I have always loved games with randomly generated content: NetHack, Dwarf Fortress, ... And one of the things these games generate are names. Names of locations, people, weapons, etc. In a few of my projects I have also encountered the need to generate random names. And this text (blog-post series) covers the process of my research and development.


The first approach that comes to mind is to write a list of names of people for example and randomly choose. But this would result in a world full of Peters and Johns. Not what I'm looking for.

Another approach could be to download some list of names and use that, as in the previous case. This is a lot better - if I got a large database of first and last names, I could generate a list of real-looking names. Ideal for test data. But again, this is not what I'm looking for. My aim is something more fantasy-like.

I want to connect words like pieces of puzzle. Take an adjective, put it in front of a noun and leave it to the reader's imagination to deal with it. And this is what a part-of-speech (POS) dictionary gives me. It is basically a list of words which are tagged with their lexical category - verbs, particles, nouns, etc.

Basic version

The first database which I used was compiled by Kevin Atkinson: wordlist.sourceforge.net. I created a rather simple Java application that parses the text database and converts it into an SQL database (Derby). This way I can search the database efficiently. Generating names resolves to retrieving random words of a given type and putting them together.
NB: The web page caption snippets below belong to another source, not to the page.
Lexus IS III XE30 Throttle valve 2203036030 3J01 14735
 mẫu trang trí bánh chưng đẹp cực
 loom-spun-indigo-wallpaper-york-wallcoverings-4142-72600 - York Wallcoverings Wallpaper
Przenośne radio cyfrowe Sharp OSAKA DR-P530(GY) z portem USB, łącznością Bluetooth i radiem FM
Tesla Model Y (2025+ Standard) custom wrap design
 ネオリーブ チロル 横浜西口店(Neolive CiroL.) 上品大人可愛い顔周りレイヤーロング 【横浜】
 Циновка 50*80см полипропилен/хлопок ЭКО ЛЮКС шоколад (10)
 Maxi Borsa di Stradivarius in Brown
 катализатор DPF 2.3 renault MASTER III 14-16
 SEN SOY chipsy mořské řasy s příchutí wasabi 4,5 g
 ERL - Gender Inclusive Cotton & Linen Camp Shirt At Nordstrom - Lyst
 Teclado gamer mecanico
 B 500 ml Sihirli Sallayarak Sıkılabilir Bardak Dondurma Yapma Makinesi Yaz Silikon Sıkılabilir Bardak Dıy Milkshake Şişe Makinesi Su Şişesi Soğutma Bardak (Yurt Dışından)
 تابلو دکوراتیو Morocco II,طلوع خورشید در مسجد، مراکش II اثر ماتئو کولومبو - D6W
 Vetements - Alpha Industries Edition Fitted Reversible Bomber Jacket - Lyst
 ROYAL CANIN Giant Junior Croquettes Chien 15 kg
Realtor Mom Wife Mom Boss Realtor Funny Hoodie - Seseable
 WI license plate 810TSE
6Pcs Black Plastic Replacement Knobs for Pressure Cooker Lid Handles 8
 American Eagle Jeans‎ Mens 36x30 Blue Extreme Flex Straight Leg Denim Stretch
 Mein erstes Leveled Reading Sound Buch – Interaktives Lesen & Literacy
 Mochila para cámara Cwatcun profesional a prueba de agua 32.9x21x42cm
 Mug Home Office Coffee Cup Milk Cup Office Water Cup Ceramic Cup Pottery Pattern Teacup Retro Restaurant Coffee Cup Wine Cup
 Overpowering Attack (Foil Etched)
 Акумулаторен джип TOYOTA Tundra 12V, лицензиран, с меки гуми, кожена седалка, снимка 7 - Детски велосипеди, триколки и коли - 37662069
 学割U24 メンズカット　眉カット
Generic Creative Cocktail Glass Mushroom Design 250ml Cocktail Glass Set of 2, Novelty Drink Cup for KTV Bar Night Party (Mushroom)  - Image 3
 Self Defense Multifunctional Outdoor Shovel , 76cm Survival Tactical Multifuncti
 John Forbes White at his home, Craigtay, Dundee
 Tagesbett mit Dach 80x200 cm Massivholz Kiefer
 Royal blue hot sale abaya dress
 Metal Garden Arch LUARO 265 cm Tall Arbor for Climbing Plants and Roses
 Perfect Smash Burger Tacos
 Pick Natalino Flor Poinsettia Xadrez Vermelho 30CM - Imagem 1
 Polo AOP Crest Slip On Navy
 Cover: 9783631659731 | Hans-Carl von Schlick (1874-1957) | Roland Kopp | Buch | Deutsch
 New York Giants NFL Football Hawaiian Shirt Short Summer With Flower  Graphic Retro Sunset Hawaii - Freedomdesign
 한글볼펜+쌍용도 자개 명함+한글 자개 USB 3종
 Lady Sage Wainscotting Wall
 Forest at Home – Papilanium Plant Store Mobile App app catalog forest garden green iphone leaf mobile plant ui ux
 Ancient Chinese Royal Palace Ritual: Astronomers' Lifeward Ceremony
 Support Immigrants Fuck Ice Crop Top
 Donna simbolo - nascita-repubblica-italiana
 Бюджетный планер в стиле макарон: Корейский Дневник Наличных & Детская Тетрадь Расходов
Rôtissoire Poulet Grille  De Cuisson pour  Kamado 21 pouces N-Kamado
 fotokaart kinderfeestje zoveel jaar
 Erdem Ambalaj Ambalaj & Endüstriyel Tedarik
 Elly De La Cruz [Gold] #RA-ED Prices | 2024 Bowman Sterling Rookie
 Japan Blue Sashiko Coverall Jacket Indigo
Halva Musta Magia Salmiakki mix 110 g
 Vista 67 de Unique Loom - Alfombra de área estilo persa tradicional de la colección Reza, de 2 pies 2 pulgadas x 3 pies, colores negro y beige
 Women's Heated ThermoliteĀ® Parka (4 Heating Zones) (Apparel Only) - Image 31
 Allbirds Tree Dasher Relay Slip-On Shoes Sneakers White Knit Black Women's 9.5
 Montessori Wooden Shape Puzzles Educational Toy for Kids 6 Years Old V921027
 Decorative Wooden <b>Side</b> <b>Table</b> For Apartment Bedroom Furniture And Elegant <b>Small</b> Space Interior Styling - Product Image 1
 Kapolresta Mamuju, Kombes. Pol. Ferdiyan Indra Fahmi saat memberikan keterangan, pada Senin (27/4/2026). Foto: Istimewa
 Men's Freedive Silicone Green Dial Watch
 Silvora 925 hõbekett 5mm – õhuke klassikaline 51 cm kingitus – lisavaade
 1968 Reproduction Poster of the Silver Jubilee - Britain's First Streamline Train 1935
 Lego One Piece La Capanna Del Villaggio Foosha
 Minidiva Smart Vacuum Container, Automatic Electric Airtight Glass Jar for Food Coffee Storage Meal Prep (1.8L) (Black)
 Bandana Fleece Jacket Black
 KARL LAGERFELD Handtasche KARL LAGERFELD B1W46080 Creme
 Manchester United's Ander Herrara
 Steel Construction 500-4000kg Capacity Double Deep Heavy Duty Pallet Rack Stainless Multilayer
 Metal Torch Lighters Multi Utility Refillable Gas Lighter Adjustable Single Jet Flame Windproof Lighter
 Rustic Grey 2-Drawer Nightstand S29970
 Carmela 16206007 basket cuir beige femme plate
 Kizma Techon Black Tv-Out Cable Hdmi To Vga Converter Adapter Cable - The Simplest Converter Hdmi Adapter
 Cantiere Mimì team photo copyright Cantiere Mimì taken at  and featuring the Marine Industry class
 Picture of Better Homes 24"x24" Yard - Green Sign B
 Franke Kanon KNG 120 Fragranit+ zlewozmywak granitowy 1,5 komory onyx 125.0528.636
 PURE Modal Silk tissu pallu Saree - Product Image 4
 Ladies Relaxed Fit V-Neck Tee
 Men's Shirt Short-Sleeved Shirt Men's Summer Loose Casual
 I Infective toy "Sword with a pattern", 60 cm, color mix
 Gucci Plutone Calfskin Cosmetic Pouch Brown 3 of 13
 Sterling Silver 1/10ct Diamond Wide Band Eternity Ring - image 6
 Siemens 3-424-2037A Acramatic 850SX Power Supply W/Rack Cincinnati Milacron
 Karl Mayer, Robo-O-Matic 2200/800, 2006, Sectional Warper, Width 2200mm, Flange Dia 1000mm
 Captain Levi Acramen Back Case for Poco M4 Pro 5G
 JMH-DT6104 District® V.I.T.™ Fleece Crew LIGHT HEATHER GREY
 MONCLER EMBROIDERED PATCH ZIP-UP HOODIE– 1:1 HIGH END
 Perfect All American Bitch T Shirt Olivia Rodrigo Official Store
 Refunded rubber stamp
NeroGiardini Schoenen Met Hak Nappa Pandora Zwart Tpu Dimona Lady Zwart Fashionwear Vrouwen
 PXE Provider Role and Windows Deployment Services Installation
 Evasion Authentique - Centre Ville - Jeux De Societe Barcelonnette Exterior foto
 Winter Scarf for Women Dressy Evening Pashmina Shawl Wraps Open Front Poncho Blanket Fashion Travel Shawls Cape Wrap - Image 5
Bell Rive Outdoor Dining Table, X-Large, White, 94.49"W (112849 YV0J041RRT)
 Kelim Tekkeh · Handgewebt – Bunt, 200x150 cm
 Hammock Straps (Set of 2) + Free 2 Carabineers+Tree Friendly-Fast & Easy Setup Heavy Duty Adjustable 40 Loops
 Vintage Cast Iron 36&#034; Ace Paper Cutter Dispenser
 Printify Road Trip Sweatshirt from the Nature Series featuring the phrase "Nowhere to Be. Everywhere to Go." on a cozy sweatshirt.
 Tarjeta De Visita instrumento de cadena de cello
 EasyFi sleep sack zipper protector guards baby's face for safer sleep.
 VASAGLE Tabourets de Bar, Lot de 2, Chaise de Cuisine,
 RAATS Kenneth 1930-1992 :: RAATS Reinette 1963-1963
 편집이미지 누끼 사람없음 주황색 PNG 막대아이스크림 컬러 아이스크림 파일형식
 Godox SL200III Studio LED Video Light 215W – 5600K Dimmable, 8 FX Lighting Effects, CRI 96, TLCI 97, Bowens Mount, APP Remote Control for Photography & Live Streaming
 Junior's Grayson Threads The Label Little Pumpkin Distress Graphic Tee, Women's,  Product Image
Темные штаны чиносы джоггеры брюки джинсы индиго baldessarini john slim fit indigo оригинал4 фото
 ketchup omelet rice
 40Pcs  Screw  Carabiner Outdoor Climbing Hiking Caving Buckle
Here are some nice examples obtained using a "ProperNoun the Adjective CommonNoun" template:
Lancey the Norse petunia
Lehet the crunchier cleanser
Maleki the enlarged lampworker
Zilla the extrametrical horsemint
Weisburgh the bioecologic linksman
Cimmerian the savvy tidehead
Nahuatlan the half-drunken by-passer (this one is my favourite)
Just a note: the original database contained no information about Proper vs. Common nouns, this additional attribute is generated by checking the following property: Noun & matches(/^[A-Z][a-z].*/) => ProperNoun
As you can see, it works quite nicely.

Better version?

The results are not always meaningful, but this is to be expected. The dictionary doesn't contain enough information to make them meaningful. But I think there is a bigger problem. The list of available words is vast and most of them are rarely used. The outcome? Some generated names look like a heap of symbols to us. For example:
Paff the trans-Jovian heterodoxy
Wutsin the thickening basidiomycotina
Ramiah the zingiberaceous supersensitisation 
(try to read this aloud, I dare you!)
Sometimes it would require to look all the words up just to know how to pronounce them, not to mention understand their meaning. Solution? Use these rare words rarely (oh my!).

Thanks to years of work and a huge amount of CPU time there are now databases of Ngram frequencies, i.e. number of occurrences of  N-word strings (in books for example). One giant (and free) dataset I managed to find is available from Google: books.google.com/ngrams/datasets. Another one comes from our beloved Wiki: en.wiktionary.org/wiki/Wiktionary:Frequency_lists.

If I joined the information from a POS database and a Ngram-frequency database, I could make the resulting database more "normal", believable. Common words would show up more frequently and the texts would be easier to read.